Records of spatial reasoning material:
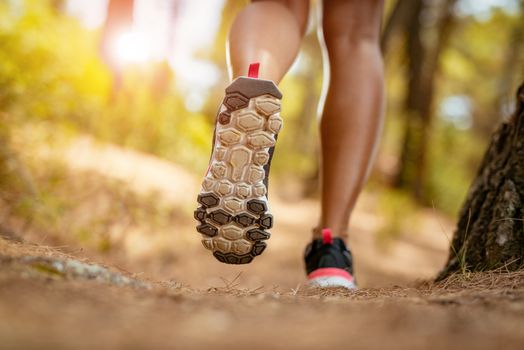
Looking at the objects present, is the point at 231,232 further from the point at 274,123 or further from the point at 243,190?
the point at 274,123

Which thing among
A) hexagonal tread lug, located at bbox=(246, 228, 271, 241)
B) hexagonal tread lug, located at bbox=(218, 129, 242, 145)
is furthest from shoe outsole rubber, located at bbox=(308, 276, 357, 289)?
hexagonal tread lug, located at bbox=(218, 129, 242, 145)

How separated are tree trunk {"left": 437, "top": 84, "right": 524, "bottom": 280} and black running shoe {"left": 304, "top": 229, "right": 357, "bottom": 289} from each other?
0.29m

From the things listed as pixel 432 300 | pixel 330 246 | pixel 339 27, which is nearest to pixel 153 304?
pixel 432 300

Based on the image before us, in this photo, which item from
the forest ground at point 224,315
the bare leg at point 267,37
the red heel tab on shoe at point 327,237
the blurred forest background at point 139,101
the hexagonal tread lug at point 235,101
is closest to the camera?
the forest ground at point 224,315

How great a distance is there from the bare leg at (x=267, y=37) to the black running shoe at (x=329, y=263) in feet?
1.55

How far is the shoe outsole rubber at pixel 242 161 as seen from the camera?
3.80ft

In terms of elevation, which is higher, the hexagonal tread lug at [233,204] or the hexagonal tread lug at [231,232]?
the hexagonal tread lug at [233,204]

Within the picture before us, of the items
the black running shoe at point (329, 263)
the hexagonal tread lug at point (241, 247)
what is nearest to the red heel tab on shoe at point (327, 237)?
the black running shoe at point (329, 263)

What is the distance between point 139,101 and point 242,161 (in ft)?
10.7

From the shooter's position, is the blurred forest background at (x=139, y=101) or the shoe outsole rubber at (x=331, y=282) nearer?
the shoe outsole rubber at (x=331, y=282)

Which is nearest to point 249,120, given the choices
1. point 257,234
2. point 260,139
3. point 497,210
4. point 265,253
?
point 260,139

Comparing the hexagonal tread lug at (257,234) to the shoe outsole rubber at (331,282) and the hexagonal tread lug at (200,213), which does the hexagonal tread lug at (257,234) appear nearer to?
the hexagonal tread lug at (200,213)

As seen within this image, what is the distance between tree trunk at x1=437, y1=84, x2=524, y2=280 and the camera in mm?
1368

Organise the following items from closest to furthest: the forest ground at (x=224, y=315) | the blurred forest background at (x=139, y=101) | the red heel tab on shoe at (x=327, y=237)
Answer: the forest ground at (x=224, y=315) < the red heel tab on shoe at (x=327, y=237) < the blurred forest background at (x=139, y=101)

Objective: Turn every line of the material above into a numbered list, omitting blank lines and leaving out the pictures.

Exercise answer:
1. Looking at the objects present, is the point at 231,232 further from the point at 274,123 or further from the point at 243,190?
2. the point at 274,123
3. Which thing among
4. A) hexagonal tread lug, located at bbox=(246, 228, 271, 241)
5. B) hexagonal tread lug, located at bbox=(218, 129, 242, 145)
6. is furthest from shoe outsole rubber, located at bbox=(308, 276, 357, 289)?
7. hexagonal tread lug, located at bbox=(218, 129, 242, 145)
8. How separated are tree trunk {"left": 437, "top": 84, "right": 524, "bottom": 280} and black running shoe {"left": 304, "top": 229, "right": 357, "bottom": 289} from each other?
9. 0.29m
10. From the things listed as pixel 432 300 | pixel 330 246 | pixel 339 27, which is nearest to pixel 153 304?
11. pixel 432 300
12. Based on the image before us, in this photo, which item from
13. the forest ground at point 224,315
14. the bare leg at point 267,37
15. the red heel tab on shoe at point 327,237
16. the blurred forest background at point 139,101
17. the hexagonal tread lug at point 235,101
18. is closest to the camera?
19. the forest ground at point 224,315
20. How great a distance is there from the bare leg at (x=267, y=37) to the black running shoe at (x=329, y=263) in feet?
21. 1.55
22. How far is the shoe outsole rubber at pixel 242 161 as seen from the camera?
23. 3.80ft
24. In terms of elevation, which is higher, the hexagonal tread lug at [233,204] or the hexagonal tread lug at [231,232]?
25. the hexagonal tread lug at [233,204]
26. Within the picture before us, of the items
27. the black running shoe at point (329, 263)
28. the hexagonal tread lug at point (241, 247)
29. what is nearest to the red heel tab on shoe at point (327, 237)?
30. the black running shoe at point (329, 263)
31. What is the distance between point 139,101 and point 242,161 (in ft)?
32. 10.7
33. From the shooter's position, is the blurred forest background at (x=139, y=101) or the shoe outsole rubber at (x=331, y=282) nearer?
34. the shoe outsole rubber at (x=331, y=282)
35. Which is nearest to point 249,120, given the choices
36. 1. point 257,234
37. 2. point 260,139
38. 3. point 497,210
39. 4. point 265,253
40. ?
41. point 260,139
42. Comparing the hexagonal tread lug at (257,234) to the shoe outsole rubber at (331,282) and the hexagonal tread lug at (200,213), which does the hexagonal tread lug at (257,234) appear nearer to?
43. the hexagonal tread lug at (200,213)
44. As seen within this image, what is the distance between tree trunk at x1=437, y1=84, x2=524, y2=280 and the camera in mm?
45. 1368
46. Organise the following items from closest to furthest: the forest ground at (x=224, y=315) | the blurred forest background at (x=139, y=101) | the red heel tab on shoe at (x=327, y=237)
47. Answer: the forest ground at (x=224, y=315) < the red heel tab on shoe at (x=327, y=237) < the blurred forest background at (x=139, y=101)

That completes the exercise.